● **Set task**
Please repeat the lines word for word, starting at the line containing "At what distance" and ending at the final line, leaving out the pictures.
-- START OF Raw data --
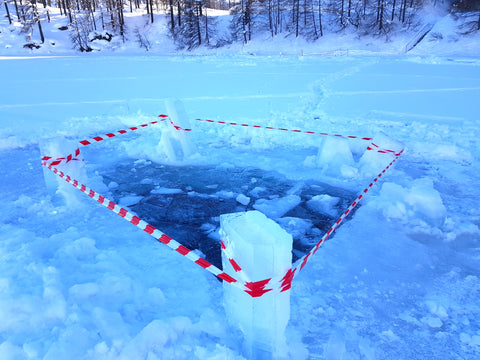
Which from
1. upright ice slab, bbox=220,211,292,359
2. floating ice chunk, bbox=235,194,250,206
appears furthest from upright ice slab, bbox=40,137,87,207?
upright ice slab, bbox=220,211,292,359

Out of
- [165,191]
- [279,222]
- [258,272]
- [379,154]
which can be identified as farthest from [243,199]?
[258,272]

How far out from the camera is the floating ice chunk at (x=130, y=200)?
17.0 ft

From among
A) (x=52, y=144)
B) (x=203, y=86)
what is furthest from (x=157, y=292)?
(x=203, y=86)

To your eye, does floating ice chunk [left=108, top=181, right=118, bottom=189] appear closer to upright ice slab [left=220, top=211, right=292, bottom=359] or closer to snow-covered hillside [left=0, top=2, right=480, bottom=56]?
upright ice slab [left=220, top=211, right=292, bottom=359]

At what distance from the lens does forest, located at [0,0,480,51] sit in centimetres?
3447

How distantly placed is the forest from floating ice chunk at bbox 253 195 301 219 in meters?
33.3

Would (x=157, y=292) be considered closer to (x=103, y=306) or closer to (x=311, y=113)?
(x=103, y=306)

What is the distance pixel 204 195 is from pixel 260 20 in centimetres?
4058

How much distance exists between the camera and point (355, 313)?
311 centimetres

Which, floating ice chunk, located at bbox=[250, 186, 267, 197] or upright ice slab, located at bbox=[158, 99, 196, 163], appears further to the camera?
upright ice slab, located at bbox=[158, 99, 196, 163]

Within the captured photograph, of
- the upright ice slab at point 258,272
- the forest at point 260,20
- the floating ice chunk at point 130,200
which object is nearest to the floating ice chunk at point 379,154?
the floating ice chunk at point 130,200

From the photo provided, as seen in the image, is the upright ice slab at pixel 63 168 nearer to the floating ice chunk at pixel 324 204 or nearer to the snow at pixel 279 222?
the snow at pixel 279 222

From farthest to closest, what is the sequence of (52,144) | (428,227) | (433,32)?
(433,32) → (52,144) → (428,227)

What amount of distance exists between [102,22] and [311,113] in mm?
43602
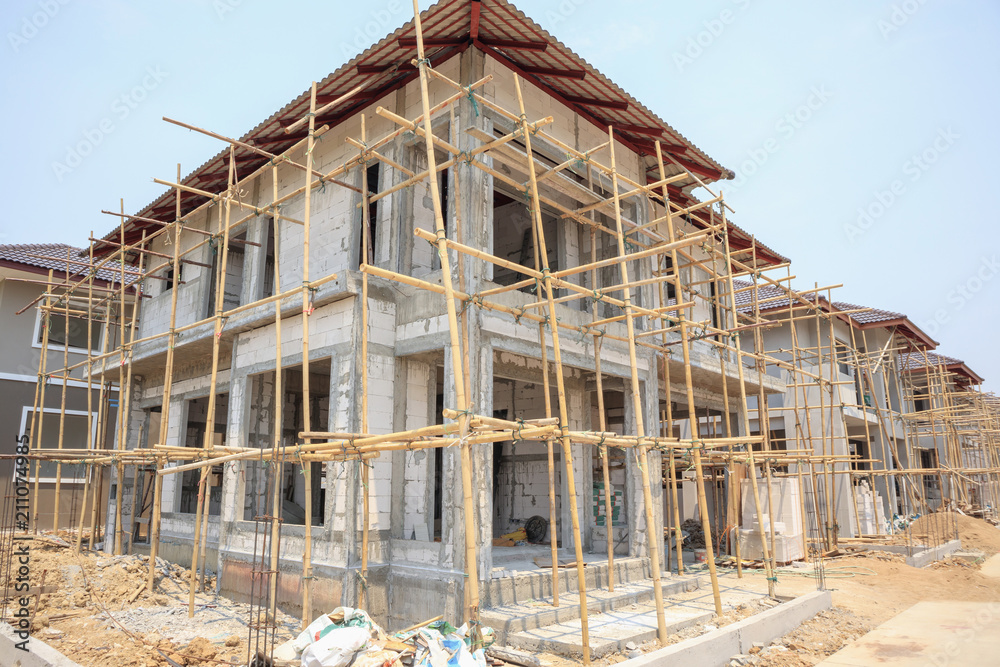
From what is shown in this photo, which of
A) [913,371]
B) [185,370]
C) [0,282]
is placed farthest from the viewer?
[913,371]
-- END OF Raw data --
● **Expected answer**
At what distance from the lens does forest, located at [0,0,480,51] sit in centimetres?
3447

How distantly placed is the forest from floating ice chunk at bbox 253 195 301 219 in meters?
33.3

Would (x=157, y=292) be considered closer to (x=103, y=306) or closer to (x=311, y=113)?
(x=103, y=306)

What is the distance pixel 204 195 is from pixel 260 20 in centimetres?
4058

How much distance exists between the camera and point (355, 313)?
311 centimetres

Which, floating ice chunk, located at bbox=[250, 186, 267, 197] or upright ice slab, located at bbox=[158, 99, 196, 163], appears further to the camera?
upright ice slab, located at bbox=[158, 99, 196, 163]

Within the captured photograph, of
- the upright ice slab at point 258,272
- the forest at point 260,20
- the floating ice chunk at point 130,200
which object is nearest to the floating ice chunk at point 379,154?
the floating ice chunk at point 130,200

From the photo provided, as seen in the image, is the upright ice slab at pixel 63 168 nearer to the floating ice chunk at pixel 324 204 or nearer to the snow at pixel 279 222?
the snow at pixel 279 222

From farthest to closest, what is the sequence of (52,144) | (428,227) | (433,32)?
(433,32) → (52,144) → (428,227)

What amount of distance exists between [102,22] and [311,113] in mm?
43602
From what is shown in this photo, which of
A) [913,371]
B) [185,370]
C) [0,282]
is placed farthest from the viewer?
[913,371]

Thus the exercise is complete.